Assembly Roxy, Edinburgh
The US writer, comedian and actor’s cabaret show includes potent songs about sexuality, identity and police violence

Triple-threat doesn’t begin to describe the abilities of Larry Owens, a writer, singer, comedian, Broadway star and more besides. The Baltimore man originated the main role of Usher in hit musical A Strange Loop and appeared in the TV comedies Abbott Elementary and Search Party, all while honing his musical-comedy craft on the same New York cabaret circuit as recent Edinburgh favourite Cat Cohen. His skills are as blazing as Cohen’s, even if this fringe debut is not the finished article.
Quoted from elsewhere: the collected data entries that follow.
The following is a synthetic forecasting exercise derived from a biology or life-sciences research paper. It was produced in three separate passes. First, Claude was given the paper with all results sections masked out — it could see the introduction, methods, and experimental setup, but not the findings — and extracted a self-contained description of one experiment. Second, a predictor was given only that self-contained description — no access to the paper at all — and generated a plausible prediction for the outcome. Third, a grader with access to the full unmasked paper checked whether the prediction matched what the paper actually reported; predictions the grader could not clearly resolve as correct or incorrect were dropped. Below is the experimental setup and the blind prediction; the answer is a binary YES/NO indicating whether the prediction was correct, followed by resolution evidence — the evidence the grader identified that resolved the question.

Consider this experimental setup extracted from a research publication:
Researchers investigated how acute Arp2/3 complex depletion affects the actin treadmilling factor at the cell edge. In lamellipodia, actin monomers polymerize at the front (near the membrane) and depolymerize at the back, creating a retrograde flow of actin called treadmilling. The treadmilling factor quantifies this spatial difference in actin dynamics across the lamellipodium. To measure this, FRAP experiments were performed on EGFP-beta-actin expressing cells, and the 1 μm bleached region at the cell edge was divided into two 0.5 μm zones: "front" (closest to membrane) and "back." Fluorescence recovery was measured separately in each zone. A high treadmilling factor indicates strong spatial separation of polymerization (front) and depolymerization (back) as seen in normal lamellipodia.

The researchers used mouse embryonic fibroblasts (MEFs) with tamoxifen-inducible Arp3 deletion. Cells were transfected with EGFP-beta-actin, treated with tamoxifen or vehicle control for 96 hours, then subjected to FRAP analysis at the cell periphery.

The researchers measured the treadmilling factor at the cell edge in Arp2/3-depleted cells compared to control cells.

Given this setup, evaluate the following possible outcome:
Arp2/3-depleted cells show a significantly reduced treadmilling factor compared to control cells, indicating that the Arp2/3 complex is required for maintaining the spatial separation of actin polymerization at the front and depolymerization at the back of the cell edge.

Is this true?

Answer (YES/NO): YES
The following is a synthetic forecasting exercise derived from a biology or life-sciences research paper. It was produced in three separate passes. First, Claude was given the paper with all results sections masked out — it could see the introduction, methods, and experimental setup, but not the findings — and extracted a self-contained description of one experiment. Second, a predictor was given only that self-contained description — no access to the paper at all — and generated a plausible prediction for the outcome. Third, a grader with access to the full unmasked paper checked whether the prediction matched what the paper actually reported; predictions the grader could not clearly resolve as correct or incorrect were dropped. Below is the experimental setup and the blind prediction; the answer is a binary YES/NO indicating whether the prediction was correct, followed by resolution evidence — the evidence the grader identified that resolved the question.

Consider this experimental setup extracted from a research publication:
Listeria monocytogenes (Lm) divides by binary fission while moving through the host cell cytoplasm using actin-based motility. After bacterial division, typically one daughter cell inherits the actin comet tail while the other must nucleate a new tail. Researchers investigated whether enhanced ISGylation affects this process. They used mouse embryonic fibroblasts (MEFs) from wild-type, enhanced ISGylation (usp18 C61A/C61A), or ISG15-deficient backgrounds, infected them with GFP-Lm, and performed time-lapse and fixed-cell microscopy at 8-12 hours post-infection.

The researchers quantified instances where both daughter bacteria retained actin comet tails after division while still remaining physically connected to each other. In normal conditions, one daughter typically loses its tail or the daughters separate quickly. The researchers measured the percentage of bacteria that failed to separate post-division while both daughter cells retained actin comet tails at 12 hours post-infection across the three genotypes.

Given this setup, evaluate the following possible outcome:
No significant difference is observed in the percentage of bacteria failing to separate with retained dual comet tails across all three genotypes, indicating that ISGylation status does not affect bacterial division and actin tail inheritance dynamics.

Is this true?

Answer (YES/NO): NO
It’s arguably more showcase than show, with Owens hurling at us song after song – now angel-voiced, now raising the rafters. This stuff is engineered for whoops and cheers, a response which, if not forthcoming, Owens will openly insist upon. His opening number heralds his uncategorisable individuality: he’s “too white for black people, too poor for rich people”, and – take a deep breath – “too self-actualised to be recognised by the marginalised identities white men made to define me”. Later tracks hymn his transactional relationship with his therapist, or find him pastiching Billie Eilish and Lil Nas X in comic songs about, respectively, the opioid epidemic and having a homophobic mum.